To do = What lines of the data below hold the string "Vietnam"? Copy each one.

Data for processing =
○ ○ ○ ○ ○ ○ ○
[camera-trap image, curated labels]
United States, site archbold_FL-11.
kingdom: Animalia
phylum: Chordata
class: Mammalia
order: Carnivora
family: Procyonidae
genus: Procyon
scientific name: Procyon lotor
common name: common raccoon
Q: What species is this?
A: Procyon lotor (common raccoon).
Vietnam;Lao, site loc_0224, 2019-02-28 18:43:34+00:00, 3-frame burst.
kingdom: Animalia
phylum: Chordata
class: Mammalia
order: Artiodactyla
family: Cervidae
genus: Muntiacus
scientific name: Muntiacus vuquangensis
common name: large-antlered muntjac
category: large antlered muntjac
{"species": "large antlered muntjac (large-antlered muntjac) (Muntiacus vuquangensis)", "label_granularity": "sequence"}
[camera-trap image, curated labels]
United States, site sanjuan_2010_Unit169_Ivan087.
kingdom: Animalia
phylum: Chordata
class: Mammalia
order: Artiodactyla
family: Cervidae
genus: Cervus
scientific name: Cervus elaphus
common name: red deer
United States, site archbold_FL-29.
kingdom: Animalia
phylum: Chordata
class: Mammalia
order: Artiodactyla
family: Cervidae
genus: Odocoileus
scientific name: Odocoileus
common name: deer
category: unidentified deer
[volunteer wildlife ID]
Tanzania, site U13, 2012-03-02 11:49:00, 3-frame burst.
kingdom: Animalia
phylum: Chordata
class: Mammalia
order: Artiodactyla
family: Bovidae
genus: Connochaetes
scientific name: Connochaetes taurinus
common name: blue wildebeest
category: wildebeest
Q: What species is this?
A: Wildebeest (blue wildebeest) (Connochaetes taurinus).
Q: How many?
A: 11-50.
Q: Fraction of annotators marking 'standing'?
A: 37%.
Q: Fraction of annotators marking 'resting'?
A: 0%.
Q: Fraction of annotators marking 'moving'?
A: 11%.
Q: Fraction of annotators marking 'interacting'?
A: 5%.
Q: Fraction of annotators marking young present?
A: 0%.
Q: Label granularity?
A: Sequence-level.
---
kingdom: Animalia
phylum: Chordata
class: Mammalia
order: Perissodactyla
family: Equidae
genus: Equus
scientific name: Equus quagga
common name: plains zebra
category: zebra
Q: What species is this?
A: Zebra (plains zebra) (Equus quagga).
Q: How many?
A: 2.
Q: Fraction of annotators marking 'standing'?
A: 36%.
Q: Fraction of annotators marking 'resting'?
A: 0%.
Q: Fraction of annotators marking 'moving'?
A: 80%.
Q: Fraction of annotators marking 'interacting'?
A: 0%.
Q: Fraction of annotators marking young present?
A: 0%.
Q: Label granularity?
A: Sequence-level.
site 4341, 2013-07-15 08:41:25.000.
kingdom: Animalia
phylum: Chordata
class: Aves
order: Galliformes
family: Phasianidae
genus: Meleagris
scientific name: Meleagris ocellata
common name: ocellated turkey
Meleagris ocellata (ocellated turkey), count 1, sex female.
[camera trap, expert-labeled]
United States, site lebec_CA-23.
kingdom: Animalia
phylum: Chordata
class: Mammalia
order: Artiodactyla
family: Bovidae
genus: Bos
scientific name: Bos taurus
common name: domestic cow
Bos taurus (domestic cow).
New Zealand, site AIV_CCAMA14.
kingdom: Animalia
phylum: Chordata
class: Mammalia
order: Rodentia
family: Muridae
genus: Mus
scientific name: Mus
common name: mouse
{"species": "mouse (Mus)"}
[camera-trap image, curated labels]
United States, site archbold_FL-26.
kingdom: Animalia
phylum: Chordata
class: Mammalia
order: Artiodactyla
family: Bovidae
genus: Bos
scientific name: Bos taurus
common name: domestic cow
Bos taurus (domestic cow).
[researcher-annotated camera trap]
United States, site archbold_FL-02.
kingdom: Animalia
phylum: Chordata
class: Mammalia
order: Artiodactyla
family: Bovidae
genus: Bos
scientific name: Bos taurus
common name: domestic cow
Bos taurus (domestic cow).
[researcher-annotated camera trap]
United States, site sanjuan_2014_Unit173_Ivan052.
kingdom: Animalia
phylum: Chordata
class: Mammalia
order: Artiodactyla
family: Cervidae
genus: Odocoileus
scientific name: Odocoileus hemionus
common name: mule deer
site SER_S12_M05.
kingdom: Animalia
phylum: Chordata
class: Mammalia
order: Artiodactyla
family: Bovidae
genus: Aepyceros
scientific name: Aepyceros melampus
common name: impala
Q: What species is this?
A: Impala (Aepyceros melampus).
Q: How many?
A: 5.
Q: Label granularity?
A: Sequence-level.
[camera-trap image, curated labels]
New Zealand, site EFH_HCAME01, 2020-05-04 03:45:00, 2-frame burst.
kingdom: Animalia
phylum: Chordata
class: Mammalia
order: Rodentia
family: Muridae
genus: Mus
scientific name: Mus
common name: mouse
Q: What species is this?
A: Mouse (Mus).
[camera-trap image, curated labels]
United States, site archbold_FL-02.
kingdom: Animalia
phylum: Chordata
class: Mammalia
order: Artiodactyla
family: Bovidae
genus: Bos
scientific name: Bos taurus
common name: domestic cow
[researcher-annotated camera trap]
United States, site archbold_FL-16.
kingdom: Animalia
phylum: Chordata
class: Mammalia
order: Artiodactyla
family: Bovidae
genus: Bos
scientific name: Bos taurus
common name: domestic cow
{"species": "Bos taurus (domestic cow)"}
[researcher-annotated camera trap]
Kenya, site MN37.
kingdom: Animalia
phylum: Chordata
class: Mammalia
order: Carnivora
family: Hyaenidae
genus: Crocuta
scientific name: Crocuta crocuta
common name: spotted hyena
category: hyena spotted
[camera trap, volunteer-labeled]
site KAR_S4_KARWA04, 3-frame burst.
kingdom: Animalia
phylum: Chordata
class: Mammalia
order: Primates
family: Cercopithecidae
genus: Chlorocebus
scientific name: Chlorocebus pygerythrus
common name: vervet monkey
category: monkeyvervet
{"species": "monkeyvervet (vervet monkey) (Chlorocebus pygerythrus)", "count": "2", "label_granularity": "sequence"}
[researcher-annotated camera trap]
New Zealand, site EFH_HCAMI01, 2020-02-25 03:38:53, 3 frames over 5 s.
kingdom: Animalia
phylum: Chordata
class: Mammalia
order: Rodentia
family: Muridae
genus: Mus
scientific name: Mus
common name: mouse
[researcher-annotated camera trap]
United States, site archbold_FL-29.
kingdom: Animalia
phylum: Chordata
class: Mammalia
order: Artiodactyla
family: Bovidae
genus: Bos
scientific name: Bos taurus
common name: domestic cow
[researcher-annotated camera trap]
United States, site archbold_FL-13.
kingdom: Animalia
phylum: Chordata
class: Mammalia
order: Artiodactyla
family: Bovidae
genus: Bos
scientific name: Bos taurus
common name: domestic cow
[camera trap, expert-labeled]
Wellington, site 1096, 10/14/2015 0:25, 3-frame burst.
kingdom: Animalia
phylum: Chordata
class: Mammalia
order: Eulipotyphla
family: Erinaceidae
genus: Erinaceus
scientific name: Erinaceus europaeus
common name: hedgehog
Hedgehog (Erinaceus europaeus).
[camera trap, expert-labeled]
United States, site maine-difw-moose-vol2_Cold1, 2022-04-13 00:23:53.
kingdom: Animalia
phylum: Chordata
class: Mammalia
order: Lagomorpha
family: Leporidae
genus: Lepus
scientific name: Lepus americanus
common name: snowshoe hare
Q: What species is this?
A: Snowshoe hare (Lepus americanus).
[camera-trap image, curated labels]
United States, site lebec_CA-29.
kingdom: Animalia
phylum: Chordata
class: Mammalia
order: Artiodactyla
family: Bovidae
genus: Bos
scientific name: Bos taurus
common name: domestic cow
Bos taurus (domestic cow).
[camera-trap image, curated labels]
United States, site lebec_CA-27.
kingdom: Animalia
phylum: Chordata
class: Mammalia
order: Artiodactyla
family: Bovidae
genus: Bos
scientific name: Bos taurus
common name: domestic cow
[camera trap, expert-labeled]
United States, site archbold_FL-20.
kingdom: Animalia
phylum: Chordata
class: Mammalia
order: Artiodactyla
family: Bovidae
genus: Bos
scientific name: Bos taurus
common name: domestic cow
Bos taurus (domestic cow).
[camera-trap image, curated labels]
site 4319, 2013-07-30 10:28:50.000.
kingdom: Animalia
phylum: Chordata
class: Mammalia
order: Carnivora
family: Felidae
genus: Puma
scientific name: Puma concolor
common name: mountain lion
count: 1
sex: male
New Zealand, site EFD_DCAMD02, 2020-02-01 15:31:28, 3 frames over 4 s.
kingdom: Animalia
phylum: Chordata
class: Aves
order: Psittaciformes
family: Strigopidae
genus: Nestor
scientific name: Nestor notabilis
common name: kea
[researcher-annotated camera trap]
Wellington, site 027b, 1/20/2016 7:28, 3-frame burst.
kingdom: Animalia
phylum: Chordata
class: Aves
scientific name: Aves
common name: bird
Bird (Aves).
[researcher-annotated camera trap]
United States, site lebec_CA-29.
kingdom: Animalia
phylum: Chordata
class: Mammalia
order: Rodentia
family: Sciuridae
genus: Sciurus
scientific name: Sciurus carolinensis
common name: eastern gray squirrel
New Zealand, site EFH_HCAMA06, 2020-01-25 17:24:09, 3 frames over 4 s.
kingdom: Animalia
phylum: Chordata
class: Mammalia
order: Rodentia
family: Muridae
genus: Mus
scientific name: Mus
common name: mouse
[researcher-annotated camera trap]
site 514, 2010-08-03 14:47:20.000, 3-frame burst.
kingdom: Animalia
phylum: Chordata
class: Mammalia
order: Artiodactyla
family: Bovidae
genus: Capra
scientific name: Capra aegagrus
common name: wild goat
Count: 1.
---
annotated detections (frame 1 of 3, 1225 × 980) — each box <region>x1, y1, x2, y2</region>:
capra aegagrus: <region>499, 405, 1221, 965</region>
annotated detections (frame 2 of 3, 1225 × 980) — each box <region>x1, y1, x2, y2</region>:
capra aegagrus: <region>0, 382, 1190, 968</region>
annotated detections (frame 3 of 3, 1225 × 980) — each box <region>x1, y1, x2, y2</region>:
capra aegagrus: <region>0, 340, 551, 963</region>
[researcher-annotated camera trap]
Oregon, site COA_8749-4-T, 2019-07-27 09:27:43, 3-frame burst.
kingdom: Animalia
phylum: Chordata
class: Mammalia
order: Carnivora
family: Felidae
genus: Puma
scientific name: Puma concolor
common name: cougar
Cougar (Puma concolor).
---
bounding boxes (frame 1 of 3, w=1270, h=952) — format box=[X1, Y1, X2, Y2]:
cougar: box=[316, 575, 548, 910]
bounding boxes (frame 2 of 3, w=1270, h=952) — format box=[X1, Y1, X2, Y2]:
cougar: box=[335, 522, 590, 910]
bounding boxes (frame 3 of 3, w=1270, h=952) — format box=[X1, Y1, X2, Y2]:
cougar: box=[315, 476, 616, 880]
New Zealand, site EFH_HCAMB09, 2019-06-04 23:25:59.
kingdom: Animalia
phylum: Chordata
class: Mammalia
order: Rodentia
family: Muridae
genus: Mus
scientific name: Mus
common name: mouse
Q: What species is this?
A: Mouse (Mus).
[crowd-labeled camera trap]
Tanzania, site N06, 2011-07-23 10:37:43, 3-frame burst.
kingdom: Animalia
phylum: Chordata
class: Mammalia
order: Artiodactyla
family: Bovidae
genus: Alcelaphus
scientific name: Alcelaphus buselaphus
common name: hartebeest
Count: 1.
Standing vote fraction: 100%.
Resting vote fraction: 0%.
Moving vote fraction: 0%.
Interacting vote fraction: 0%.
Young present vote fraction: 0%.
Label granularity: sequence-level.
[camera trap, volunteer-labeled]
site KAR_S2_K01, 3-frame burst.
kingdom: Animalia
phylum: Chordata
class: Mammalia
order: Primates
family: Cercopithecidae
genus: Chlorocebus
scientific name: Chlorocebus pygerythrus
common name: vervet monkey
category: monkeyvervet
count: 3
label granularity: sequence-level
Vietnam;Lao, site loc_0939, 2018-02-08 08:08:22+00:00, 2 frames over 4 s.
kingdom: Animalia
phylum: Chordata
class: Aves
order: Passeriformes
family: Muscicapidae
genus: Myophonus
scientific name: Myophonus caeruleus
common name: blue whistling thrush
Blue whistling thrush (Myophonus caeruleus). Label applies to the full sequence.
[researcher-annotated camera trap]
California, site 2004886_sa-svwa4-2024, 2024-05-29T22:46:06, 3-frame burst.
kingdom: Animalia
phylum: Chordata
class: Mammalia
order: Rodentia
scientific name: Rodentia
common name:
○ ○ ○ ○ ○ ○ ○
Response box =
Vietnam;Lao, site loc_0224, 2019-02-28 18:43:34+00:00, 3-frame burst.
Vietnam;Lao, site loc_0939, 2018-02-08 08:08:22+00:00, 2 frames over 4 s.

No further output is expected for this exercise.